— Start —

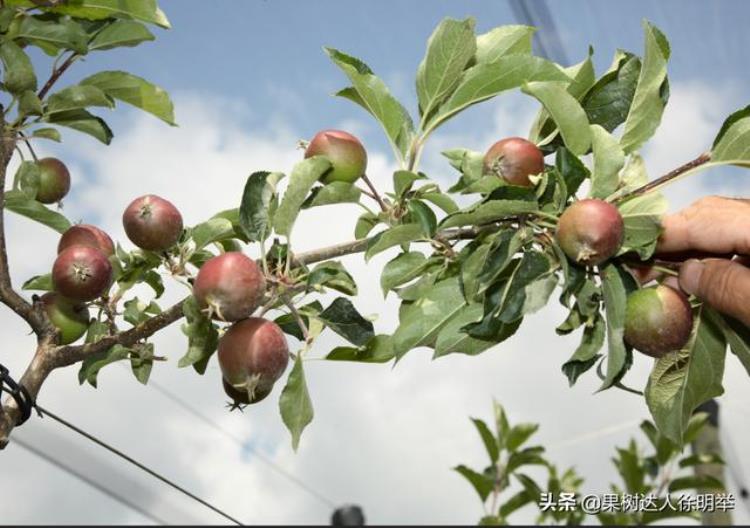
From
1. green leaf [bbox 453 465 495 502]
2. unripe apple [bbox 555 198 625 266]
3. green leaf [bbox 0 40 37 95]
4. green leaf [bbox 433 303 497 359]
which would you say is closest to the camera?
unripe apple [bbox 555 198 625 266]

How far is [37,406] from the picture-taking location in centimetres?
85

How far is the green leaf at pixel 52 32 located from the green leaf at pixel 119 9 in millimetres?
16

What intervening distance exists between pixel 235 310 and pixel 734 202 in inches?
19.7

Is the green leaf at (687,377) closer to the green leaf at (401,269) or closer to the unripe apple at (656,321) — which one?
the unripe apple at (656,321)

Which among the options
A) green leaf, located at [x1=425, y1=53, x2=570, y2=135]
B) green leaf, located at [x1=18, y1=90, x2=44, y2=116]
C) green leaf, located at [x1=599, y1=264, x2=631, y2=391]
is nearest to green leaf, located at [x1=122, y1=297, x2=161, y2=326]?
green leaf, located at [x1=18, y1=90, x2=44, y2=116]

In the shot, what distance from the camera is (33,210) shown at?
988 mm

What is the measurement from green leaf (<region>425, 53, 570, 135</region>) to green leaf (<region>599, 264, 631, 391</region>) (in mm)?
199

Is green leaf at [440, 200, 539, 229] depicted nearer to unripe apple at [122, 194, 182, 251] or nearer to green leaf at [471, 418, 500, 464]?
unripe apple at [122, 194, 182, 251]

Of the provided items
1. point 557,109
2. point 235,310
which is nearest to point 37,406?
point 235,310

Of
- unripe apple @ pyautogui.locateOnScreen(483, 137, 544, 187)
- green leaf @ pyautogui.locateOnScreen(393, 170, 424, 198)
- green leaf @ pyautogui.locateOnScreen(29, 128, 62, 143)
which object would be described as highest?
green leaf @ pyautogui.locateOnScreen(29, 128, 62, 143)

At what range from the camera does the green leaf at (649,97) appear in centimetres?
84

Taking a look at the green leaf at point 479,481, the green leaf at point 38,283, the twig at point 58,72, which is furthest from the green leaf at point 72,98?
the green leaf at point 479,481

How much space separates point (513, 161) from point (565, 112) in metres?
0.07

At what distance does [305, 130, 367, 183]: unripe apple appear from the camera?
87 centimetres
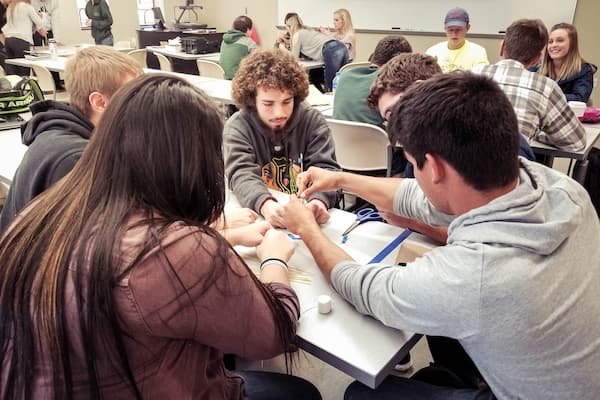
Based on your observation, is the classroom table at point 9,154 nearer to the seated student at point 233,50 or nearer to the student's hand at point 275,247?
the student's hand at point 275,247

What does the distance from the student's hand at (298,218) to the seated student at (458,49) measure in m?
3.36

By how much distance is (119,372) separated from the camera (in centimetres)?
75

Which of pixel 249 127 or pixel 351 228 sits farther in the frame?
pixel 249 127

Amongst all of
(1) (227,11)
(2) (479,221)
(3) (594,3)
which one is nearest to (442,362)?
(2) (479,221)

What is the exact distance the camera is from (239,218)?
1.46 meters

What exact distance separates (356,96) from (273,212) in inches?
61.7

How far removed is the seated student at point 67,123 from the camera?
1.36 m

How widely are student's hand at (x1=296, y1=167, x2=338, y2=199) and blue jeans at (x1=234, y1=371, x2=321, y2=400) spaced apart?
23.9 inches

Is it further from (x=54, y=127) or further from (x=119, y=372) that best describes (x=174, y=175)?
(x=54, y=127)

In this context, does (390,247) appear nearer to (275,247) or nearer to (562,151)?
(275,247)

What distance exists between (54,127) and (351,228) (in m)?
0.99

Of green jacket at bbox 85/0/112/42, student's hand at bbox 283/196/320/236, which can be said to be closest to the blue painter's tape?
student's hand at bbox 283/196/320/236

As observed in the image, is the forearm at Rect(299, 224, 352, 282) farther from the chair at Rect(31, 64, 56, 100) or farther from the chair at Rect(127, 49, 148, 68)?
the chair at Rect(127, 49, 148, 68)

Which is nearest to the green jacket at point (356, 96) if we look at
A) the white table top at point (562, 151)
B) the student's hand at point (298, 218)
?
the white table top at point (562, 151)
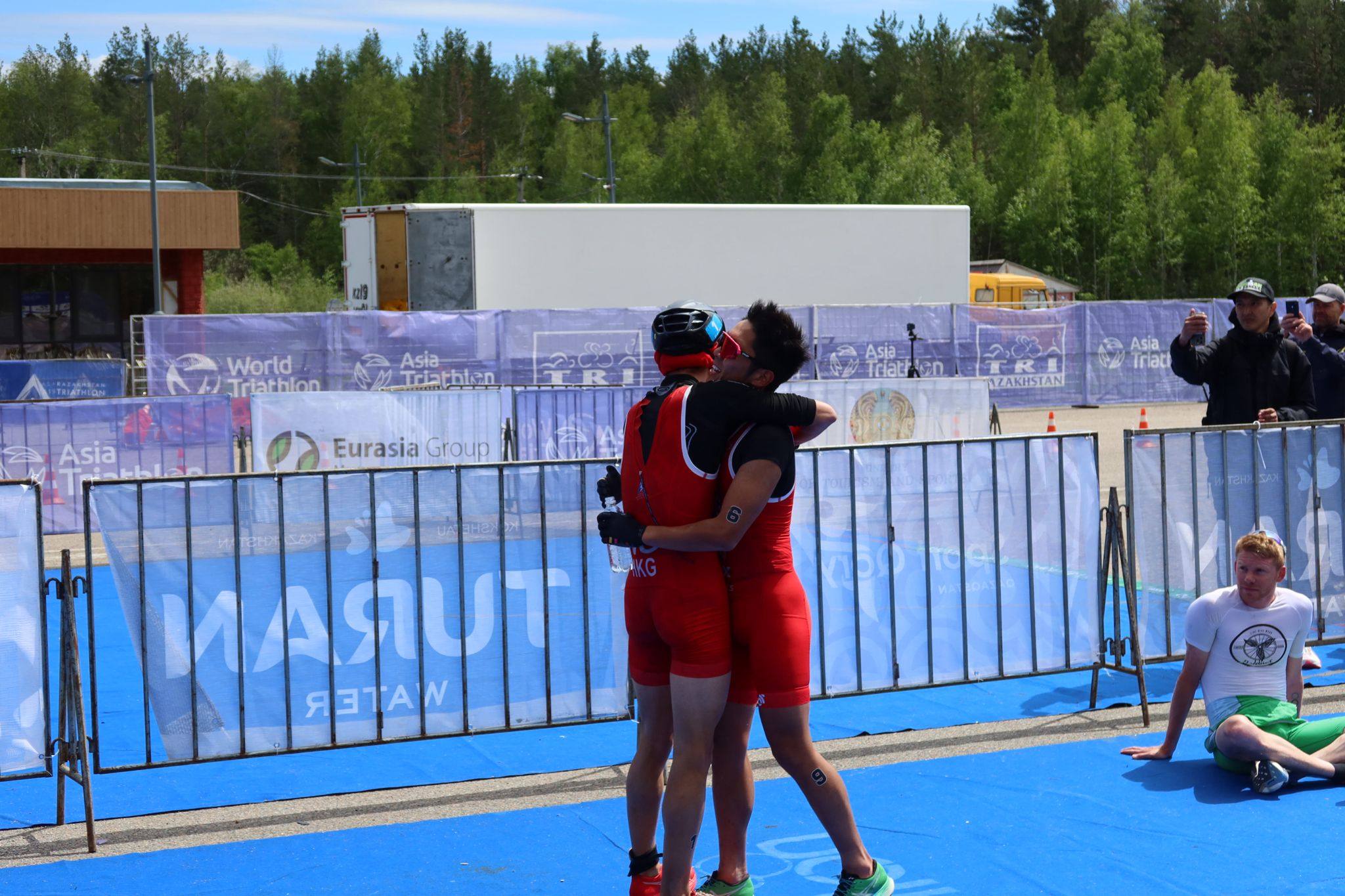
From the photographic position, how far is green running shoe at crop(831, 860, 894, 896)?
176 inches

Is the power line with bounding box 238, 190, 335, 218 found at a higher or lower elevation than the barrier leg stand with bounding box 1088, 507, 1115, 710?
higher

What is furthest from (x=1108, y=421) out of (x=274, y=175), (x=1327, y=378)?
(x=274, y=175)

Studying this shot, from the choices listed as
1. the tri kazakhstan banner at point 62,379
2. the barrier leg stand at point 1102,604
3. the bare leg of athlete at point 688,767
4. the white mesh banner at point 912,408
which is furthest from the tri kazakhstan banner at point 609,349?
the bare leg of athlete at point 688,767

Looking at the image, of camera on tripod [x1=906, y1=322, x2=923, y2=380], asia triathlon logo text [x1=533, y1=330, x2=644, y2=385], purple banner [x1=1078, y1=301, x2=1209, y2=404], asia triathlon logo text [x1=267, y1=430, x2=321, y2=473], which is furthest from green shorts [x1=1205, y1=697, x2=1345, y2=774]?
purple banner [x1=1078, y1=301, x2=1209, y2=404]

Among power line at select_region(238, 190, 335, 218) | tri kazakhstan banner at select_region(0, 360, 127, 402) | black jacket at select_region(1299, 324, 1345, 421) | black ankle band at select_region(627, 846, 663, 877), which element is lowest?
black ankle band at select_region(627, 846, 663, 877)

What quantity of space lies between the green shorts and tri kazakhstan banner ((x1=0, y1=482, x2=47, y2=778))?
495cm

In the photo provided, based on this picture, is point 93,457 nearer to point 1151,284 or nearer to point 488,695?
point 488,695

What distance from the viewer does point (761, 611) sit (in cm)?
432

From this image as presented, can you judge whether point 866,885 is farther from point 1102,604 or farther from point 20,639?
point 20,639

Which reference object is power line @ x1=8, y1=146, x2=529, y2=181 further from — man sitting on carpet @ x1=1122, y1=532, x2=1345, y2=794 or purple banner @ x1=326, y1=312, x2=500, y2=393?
man sitting on carpet @ x1=1122, y1=532, x2=1345, y2=794

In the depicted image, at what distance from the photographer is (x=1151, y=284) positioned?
62.6 meters

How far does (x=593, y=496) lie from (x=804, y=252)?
2271 cm

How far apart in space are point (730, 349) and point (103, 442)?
11.9 metres

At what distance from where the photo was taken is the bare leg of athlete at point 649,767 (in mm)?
4445
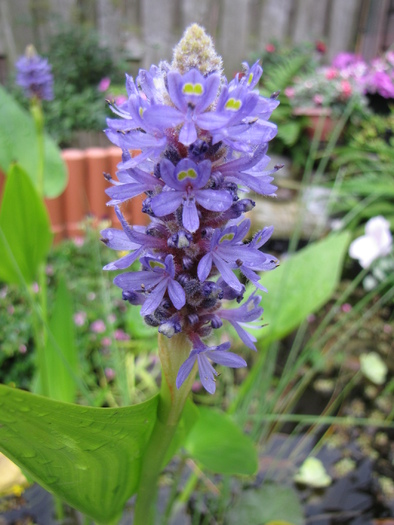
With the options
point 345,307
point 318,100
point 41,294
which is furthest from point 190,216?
point 318,100

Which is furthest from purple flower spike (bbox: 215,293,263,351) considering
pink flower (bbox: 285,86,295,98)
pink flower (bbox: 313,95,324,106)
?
pink flower (bbox: 285,86,295,98)

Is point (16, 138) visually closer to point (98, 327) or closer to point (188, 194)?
point (98, 327)

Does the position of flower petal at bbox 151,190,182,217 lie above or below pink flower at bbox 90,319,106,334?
above

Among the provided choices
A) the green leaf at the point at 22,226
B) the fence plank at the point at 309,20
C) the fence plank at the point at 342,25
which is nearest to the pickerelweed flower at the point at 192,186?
the green leaf at the point at 22,226

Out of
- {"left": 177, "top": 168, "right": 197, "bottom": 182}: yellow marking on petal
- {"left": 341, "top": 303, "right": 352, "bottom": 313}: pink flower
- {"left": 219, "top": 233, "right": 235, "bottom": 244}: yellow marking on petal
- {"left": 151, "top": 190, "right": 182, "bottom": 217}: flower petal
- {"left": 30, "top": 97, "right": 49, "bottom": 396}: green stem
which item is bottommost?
{"left": 341, "top": 303, "right": 352, "bottom": 313}: pink flower

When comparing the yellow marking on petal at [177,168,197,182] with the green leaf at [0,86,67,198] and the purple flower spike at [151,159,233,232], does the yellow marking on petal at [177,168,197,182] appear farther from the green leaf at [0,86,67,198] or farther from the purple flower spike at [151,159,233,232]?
the green leaf at [0,86,67,198]

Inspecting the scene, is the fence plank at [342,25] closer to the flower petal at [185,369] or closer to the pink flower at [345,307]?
the pink flower at [345,307]

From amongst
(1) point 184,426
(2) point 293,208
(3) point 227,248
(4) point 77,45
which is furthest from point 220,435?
(4) point 77,45
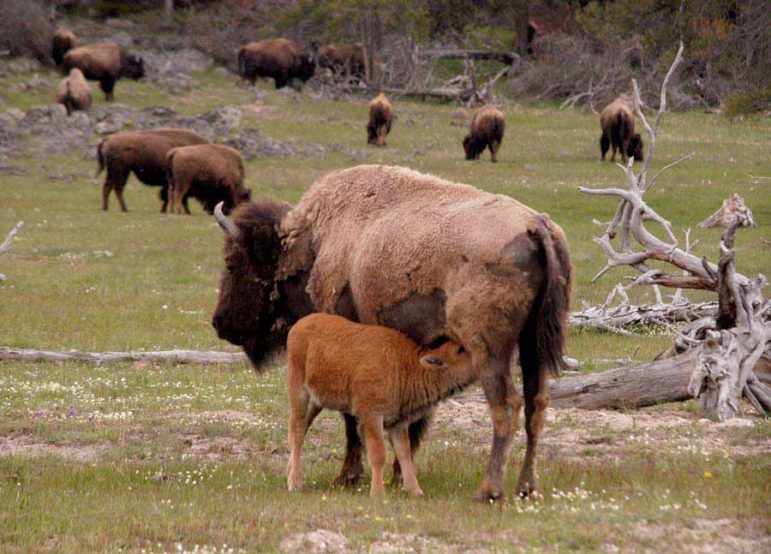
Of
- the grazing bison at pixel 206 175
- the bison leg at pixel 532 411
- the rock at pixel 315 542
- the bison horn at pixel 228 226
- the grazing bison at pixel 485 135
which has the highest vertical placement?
the bison horn at pixel 228 226

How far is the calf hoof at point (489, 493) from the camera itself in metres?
7.45

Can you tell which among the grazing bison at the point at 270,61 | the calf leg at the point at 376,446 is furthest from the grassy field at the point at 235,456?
the grazing bison at the point at 270,61

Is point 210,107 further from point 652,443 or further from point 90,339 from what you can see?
point 652,443

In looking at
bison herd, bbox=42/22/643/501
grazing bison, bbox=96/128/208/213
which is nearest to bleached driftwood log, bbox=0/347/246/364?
bison herd, bbox=42/22/643/501

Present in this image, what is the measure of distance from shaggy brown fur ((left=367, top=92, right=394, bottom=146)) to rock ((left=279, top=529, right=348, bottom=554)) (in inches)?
1161

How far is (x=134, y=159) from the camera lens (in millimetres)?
29609

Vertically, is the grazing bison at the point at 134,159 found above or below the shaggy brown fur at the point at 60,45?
below

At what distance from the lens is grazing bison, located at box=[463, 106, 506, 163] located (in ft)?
112

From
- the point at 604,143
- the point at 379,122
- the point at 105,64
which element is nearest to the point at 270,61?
the point at 105,64

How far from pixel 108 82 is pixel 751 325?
35.5m

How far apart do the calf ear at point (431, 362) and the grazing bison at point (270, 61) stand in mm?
41004

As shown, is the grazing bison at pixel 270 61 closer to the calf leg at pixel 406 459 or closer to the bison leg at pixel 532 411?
the calf leg at pixel 406 459

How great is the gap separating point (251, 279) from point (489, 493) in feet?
10.6

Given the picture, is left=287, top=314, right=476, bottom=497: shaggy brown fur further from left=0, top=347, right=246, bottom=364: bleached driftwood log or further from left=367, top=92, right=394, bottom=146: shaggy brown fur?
left=367, top=92, right=394, bottom=146: shaggy brown fur
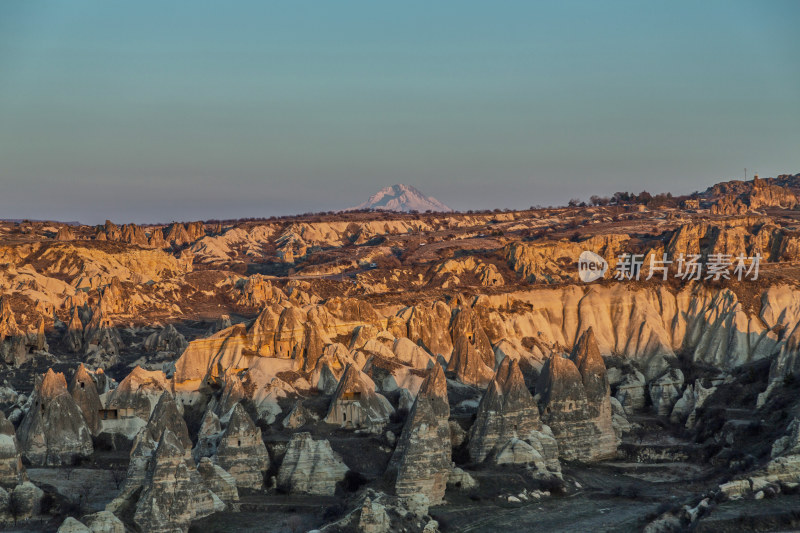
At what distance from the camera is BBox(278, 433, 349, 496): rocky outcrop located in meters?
41.5

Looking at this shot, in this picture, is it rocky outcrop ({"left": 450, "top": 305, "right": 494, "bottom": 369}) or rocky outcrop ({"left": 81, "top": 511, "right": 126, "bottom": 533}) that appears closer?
rocky outcrop ({"left": 81, "top": 511, "right": 126, "bottom": 533})

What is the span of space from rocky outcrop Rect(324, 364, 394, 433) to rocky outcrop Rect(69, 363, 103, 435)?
10.6 m

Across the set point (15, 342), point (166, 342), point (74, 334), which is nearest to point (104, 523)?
point (15, 342)

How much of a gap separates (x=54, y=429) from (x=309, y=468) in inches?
498

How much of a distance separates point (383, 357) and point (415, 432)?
19235mm

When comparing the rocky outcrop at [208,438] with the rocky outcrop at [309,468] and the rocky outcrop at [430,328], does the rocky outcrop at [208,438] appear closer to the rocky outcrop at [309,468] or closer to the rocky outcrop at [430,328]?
the rocky outcrop at [309,468]

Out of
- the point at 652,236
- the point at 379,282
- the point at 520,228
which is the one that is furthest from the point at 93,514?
the point at 520,228

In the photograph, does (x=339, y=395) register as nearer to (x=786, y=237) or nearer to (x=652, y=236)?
(x=786, y=237)

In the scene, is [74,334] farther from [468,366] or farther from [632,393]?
[632,393]

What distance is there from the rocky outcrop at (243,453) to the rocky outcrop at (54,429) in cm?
885

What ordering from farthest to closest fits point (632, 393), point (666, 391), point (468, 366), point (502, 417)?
point (632, 393)
point (666, 391)
point (468, 366)
point (502, 417)

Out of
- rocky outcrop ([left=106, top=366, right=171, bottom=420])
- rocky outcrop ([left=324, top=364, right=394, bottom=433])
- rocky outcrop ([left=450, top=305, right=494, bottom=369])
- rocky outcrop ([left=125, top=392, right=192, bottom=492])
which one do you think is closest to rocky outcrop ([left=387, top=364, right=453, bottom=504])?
rocky outcrop ([left=125, top=392, right=192, bottom=492])

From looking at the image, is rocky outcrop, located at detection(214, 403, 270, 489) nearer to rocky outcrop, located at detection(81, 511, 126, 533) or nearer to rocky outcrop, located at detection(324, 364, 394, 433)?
rocky outcrop, located at detection(324, 364, 394, 433)

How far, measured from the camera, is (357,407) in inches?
1924
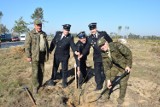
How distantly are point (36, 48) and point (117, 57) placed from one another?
250 centimetres

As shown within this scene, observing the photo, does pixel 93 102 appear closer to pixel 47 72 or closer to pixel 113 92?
pixel 113 92

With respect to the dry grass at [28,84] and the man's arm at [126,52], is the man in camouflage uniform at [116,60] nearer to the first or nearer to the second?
the man's arm at [126,52]

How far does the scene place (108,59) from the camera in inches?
288

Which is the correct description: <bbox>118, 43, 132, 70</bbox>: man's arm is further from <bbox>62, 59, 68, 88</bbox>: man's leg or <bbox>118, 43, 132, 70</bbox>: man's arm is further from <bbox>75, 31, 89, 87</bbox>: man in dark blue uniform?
<bbox>62, 59, 68, 88</bbox>: man's leg

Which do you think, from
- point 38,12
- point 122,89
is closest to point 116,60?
point 122,89

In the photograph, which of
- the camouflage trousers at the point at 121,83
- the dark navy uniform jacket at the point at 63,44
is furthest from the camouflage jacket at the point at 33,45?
the camouflage trousers at the point at 121,83

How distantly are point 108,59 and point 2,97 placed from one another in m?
3.38

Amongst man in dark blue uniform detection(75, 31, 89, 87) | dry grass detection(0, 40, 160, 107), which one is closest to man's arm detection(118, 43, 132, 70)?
dry grass detection(0, 40, 160, 107)

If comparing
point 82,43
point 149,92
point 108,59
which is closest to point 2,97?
point 82,43

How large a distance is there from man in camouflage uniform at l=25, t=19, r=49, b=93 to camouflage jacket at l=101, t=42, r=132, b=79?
6.98ft

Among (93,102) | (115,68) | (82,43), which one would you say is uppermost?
(82,43)

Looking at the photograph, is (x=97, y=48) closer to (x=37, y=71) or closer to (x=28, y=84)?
(x=37, y=71)

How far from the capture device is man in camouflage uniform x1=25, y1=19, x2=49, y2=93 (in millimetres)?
8492

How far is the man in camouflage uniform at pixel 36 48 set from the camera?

— End —

All lines from the one that contains "How far does the" through the end of the material are to be quoted exactly, with both ends included.

How far does the scene place (108,59) from the camera in inches?
288

Which is the correct description: <bbox>118, 43, 132, 70</bbox>: man's arm is further from <bbox>62, 59, 68, 88</bbox>: man's leg or <bbox>118, 43, 132, 70</bbox>: man's arm is further from <bbox>75, 31, 89, 87</bbox>: man in dark blue uniform?
<bbox>62, 59, 68, 88</bbox>: man's leg

Which do you think, from
- point 38,12
- point 122,89
is closest to point 116,60?
point 122,89

In the photograph, which of
- the camouflage trousers at the point at 121,83
- the dark navy uniform jacket at the point at 63,44
is furthest from the camouflage jacket at the point at 33,45?
the camouflage trousers at the point at 121,83

How distantly are point 108,59 and point 2,97 placed from one another in m?
3.38

Amongst man in dark blue uniform detection(75, 31, 89, 87) | dry grass detection(0, 40, 160, 107), which one is closest to man's arm detection(118, 43, 132, 70)?
dry grass detection(0, 40, 160, 107)

If comparing
point 82,43
point 149,92
point 108,59
which is closest to point 2,97?
point 82,43

How large a distance is there from man in camouflage uniform at l=25, t=19, r=49, b=93 to camouflage jacket at l=101, t=42, r=132, b=79?
6.98ft

Among (93,102) | (115,68) | (82,43), which one would you say is uppermost?
(82,43)

Looking at the photograph, is (x=97, y=48) closer to (x=37, y=71) or closer to (x=28, y=84)?
(x=37, y=71)

How far from the capture device is man in camouflage uniform x1=25, y1=19, x2=49, y2=93 (in millimetres)?
8492

How far is the man in camouflage uniform at pixel 36 48 set from the camera?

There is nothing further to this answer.